No matter how sincerely we want to follow Christ’s way of life, sometimes Christian festivals seem like a farce and we feel tired just thinking about them. On Palm Sunday, there's the story about Jesus the Messiah riding a donkey through cheering crowds – we shout “Hosanna” in our pews and wave tropical palm leaves. By Maundy Thursday, the plot comes to Jesus' weeping with dread in Gesthemane’s garden - we kneel in grief as our church sanctuaries go dark and silent. At the Good Friday service, commemorating Christ’s crucifixion, we cringe at the thought of nails splitting human flesh and consider our own guilty role in power grabs. Two days later, “Alleluia, Jesus is risen!” Joyfully, we begin Easter Sunday's celebration, our churches filled with colourful spring flowers and glorious music.
Whew, what a ride.
What do Easter traditions like Palm Sunday, Maundy Thursday, Good Friday, etc. have to do with actually following Jesus in the way we work, parent, vote or spend money? Does this festival reflect the rickety jostle of being an intentional Christian or is Holy Week a distraction from reality?
I wondered if it would help to think of Holy Week as a donkey ride, bumpy and risky.
Do you know the old campfire song called “Donkey Riding”? You can find it here with the lyrics, sung by Great Big Sea. I was surprised to read the last verse - it sounds a bit like Palm Sunday! In fact this may be my personal hymn of faith from now on.

__Information supplied__
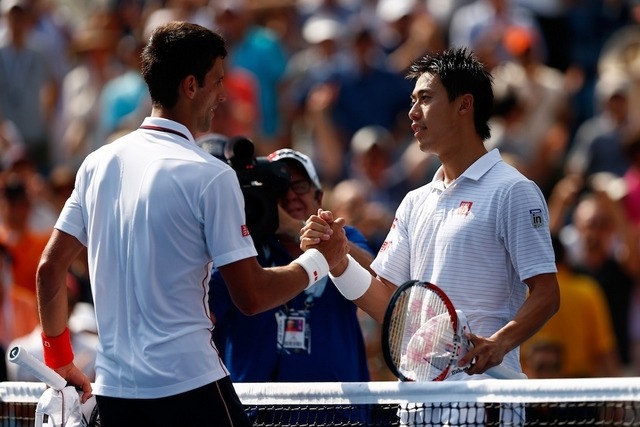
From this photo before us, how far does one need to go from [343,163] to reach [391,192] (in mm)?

__Set problem 1__
In the Holy Week text, why did the last verse of "Donkey Riding" surprise the writer? Explain in one to three sentences.
__Set problem 2__
According to the Holy Week text, what do worshippers wave in their pews on Palm Sunday?
__Set problem 3__
Go on with the Holy Week text from the point where it stops.
The material has no connection to the Holy Week text.

__Right answer 1__
The last verse surprised the writer because it sounds a bit like Palm Sunday. The writer adds that the song may become a personal hymn of faith from now on.

__Right answer 2__
Tropical palm leaves.

__Right answer 3__
Just like the disciples in the bible story, we have high expectations of Jesus. We’d rather our Christianity were practiced and under control, like an expert ride on a thoroughbred horse that clears every jump and wins every race. Why would we follow a Saviour who rides a donkey right onto death row? His contemporary followers were shocked and completely confused. They’d had such high hopes for a rescuing hero. Even when they were amazed by his new life after death their ride was far from smooth. Sound familiar?
Instead, Jesus invited them to hop on with a God who is unpredictable; a Mystery who chose to show up as a Jewish carpenter advocating humble service instead of triumphant success. Christ calls us to mercy instead of retribution. In God’s kingdom we chant “Justice and compassion!” instead of “We’re number one!” For Easter week and for whatever comes next, may we trust God’s love and hang on for the ride. “Way hey and away we go, donkey riding, donkey riding”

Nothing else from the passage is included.